We are strong believers in not going it alone. You may already belong to a writing group or one related to your topic of interest. But by joining one or two publishing associations, or even by knowing about them, your self-publishing experience will be enriched. And boy, will you learn a lot.
If you decide to use a self-publishing service, you’ll still be so glad that you joined together with others who are on the same journey.
On the other hand, if you’re doing the whole self-pub thing on your own, joining a publishing association will be twice as useful to you. You’ll not only meet others who can advise and encourage, but you’ll also be able to use the group’s resources to help you find a reliable illustrator, editor, printer, and so on.We've rounded up 65 different English language publishing associations for you. But don't join 'em all! Find the ones that fit your situation. https://bit.ly/3ekulan Click To Tweet
This article is just a long list, really. We do hope you’ll take advantage of at least one of these well-meaning, not-for-profit publishing associations. If we’ve left out your favorite publishing association, please let us know and we’ll add it in. Skip to the category of your choice if you like:
- General indie publishing associations
- Publishing associations for editors, proofreaders, and indexers
- Publishing associations for designers
- Publishing associations for illustrators
General indie publishing associations
American indie publishing associations
The United States is large. It also has a lot of independent publishers, and associations open to all.
Independent Book Publishers Association (IBPA). In the US, this is the biggie. Benefits of joining are industry discounts of all descriptions, Publishing University (virtual in 2021, but in most years this is a long weekend of amazing seminars, lectures, social events, vendor presentations, etc.), a magazine called IBPA Independent, a book award program, group advertising, and a help desk. Membership fees depend on the size of your organization: Aspiring publishers and authors, $109; Publishers, $209–$689.

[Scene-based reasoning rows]
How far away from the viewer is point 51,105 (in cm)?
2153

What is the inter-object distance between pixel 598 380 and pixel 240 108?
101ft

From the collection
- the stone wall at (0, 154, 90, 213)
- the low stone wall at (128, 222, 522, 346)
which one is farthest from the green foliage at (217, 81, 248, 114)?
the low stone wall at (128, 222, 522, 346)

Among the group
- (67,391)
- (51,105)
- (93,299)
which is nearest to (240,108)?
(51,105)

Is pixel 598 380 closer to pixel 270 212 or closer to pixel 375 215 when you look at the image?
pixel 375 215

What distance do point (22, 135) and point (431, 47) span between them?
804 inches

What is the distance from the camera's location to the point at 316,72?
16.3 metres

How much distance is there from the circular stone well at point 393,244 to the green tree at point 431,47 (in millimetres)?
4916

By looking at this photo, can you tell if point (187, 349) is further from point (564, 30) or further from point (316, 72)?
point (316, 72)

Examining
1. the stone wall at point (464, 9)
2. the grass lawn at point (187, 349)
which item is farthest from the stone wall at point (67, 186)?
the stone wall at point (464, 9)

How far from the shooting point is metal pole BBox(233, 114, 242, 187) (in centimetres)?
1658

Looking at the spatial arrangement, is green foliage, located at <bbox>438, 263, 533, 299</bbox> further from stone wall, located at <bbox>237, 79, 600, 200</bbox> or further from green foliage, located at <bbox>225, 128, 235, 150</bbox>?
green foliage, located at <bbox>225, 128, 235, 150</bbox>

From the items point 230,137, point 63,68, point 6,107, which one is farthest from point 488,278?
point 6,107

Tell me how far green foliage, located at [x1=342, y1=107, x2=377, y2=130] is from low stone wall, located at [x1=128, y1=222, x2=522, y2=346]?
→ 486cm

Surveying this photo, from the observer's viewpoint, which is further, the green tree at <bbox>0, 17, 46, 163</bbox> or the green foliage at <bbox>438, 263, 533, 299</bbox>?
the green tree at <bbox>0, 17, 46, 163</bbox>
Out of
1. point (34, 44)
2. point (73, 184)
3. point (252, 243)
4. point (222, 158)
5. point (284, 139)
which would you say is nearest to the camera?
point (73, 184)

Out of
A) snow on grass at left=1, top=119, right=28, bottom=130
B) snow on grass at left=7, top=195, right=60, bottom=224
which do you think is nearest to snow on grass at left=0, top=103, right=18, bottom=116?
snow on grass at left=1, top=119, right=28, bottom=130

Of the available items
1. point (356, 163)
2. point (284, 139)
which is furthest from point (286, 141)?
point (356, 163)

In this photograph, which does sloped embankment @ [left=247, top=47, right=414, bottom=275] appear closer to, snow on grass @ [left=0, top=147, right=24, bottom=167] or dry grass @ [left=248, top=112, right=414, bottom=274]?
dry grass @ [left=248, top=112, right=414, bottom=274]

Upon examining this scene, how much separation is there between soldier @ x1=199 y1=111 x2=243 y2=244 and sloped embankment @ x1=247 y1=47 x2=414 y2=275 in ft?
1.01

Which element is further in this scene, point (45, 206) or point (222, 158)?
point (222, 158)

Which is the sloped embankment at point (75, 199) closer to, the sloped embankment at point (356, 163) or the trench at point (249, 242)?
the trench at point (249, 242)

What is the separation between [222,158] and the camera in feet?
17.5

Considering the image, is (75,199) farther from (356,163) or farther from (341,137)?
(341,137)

Task goal => Please copy the passage of the publishing associations article above word for word, from "Independent Book Publishers" up to and including "authors, $109; Publishers, $209–$689.".

Written answer =>
Independent Book Publishers Association (IBPA). In the US, this is the biggie. Benefits of joining are industry discounts of all descriptions, Publishing University (virtual in 2021, but in most years this is a long weekend of amazing seminars, lectures, social events, vendor presentations, etc.), a magazine called IBPA Independent, a book award program, group advertising, and a help desk. Membership fees depend on the size of your organization: Aspiring publishers and authors, $109; Publishers, $209–$689.